With great anticipation and lots of nerves, students from a few grade schools combined to see the layout of new stomping grounds: the much larger Metcalf Junior High in Burnsville, Minnesota. But the talk of the day centered on learning how to use combination lockers.
Naturally, not-so-mature middle schoolers were testing if they could fit inside; smartly they would puff up like a blowfish and act like there was no way possible: the biggest fear of the skinny “diary of a wimpy kid” type being that a bully might stuff you in a locker at some point in the year. I should have used that tactic. Always being the smallest person in every grade level, it was not long before my friends came looking. I already knew how to use a locker and locking myself in was not it, nor was that on my bucket list, so I had stayed clear. But with my friends all gathered around, promising not to shut me in, I relented. Still I hung one arm out. “Yup, this locker is big enough for any of us to fit,” I said. Then a fat kid budged past my best friend slamming against the door. I pulled my arm in, wincing in pain, and he slammed again. There I was stuck in the locker.

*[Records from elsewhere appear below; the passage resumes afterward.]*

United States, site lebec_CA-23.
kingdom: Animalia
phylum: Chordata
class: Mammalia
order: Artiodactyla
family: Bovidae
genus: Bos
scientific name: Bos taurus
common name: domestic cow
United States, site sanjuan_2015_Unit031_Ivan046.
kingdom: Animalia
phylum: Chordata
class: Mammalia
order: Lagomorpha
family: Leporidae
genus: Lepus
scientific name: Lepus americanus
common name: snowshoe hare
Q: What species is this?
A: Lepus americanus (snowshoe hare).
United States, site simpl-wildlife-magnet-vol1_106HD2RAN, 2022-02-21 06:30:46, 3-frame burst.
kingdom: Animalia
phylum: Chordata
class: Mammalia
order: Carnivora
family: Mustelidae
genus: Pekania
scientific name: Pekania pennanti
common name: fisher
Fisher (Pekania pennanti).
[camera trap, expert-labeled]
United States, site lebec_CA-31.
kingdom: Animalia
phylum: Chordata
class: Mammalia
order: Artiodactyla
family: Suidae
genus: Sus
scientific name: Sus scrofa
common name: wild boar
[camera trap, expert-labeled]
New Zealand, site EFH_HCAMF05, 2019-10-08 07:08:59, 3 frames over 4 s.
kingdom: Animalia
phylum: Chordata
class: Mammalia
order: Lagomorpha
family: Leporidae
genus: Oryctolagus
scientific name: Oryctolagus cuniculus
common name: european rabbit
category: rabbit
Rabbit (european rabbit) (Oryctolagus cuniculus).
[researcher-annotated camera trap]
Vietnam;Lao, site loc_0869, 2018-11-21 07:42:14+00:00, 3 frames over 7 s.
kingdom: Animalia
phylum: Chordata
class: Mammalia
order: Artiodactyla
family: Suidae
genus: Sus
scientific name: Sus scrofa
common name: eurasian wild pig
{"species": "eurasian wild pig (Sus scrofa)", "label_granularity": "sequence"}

To make it worse, my friends were in such a frantic panic that it took many tries to get me out. Questioning my acceptance my claustrophobia began, worrying that this might have been the plan all along. A few minutes felt like forever. I am still embarrassed to admit, but I was in tears, my greatest fears being realized, and all the incoming students looking on at the boy to be known for this locker incident the rest of the year.